Islanders have been thanked for the vital role they played in the development of contact-tracing app technology.
As the Government is due to officially announce the end of the NHS Covid-19 app trial, health secretary Matt Hancock said the feedback provided by Island residents would play an ‘integral’ part in the next phase of development.
When Mr Hancock called on Islanders to lead the way in the development of the pioneering technology, more than 54,000 responded by downloading the app, although there have been anecdotal reports of many people subsequently deleting it for a number of reasons, including battery drain and reports that it was not working properly.
Isle of Wight Council leader, Dave Stewart, said he had no doubt that the enthusiasm with which residents had approached the project had played a real part in helping to keep the rate of infection low on the Island. He said: “I have been overwhelmed — but not surprised — by the Island community’s willingness to lead from the front in the war on coronavirus, playing a vital role in the development of contact-tracing app technology.
“The valuable insight gained from trialling the app here will go on to inform the design of future developments which, I am sure, will lead to many lives being saved. To every Islander who downloaded the app, I would like to extend my own personal thanks and gratitude.
“The app project provided us with an opportunity to take part in something groundbreaking which would help protect the Island and the community — something which, I believe, it has achieved.

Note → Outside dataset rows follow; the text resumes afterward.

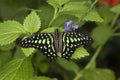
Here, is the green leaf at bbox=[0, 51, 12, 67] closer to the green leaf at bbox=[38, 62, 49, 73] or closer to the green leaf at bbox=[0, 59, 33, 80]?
the green leaf at bbox=[0, 59, 33, 80]

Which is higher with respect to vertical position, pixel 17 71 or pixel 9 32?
pixel 9 32

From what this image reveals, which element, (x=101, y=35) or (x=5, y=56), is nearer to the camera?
(x=5, y=56)

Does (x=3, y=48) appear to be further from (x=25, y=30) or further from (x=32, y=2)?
(x=32, y=2)

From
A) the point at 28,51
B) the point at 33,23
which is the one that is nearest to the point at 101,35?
the point at 33,23

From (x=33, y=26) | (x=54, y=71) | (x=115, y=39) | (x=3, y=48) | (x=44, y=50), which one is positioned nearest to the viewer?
(x=44, y=50)

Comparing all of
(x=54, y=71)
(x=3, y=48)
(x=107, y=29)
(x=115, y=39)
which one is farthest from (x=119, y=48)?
(x=3, y=48)

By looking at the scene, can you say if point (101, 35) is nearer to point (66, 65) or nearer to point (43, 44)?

“We should also not forget that the app was just a small part of the wider NHS test and trace programme which has now launched nationally and which provides end to end testing and contact tracing.
“As we look to the future and the gradual easing of lockdown restrictions, we will continue to identify innovative ways in which to keep our community safe.”

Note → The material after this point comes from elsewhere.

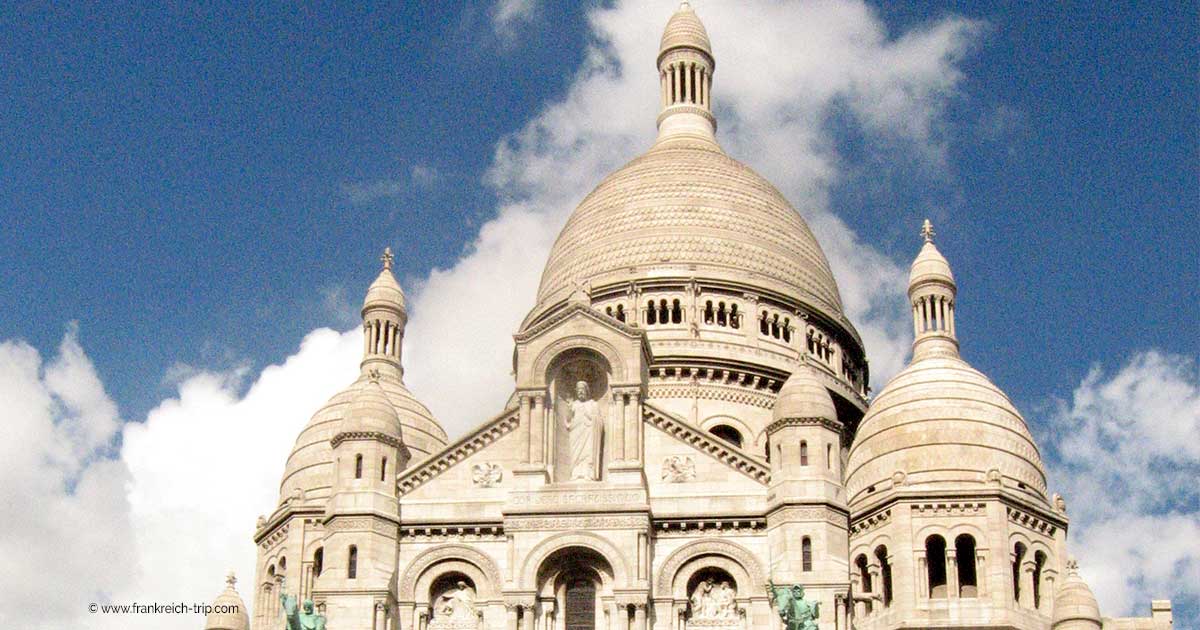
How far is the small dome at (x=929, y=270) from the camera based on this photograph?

Islanders can now uninstall the app from their mobile phones.
Isle of Wight MP Bob Seely, who heavily promoted the app and social distancing rules said he was sad at the decision. Mr Seely was subsequently found to have broken lockdown rules by attending a barbeque in Seaview with a number of people with second homes on the Island. The incident has led to him being nicknamed ‘half a sausage Seely’ on social media, as he claimed that was all he ate at the event.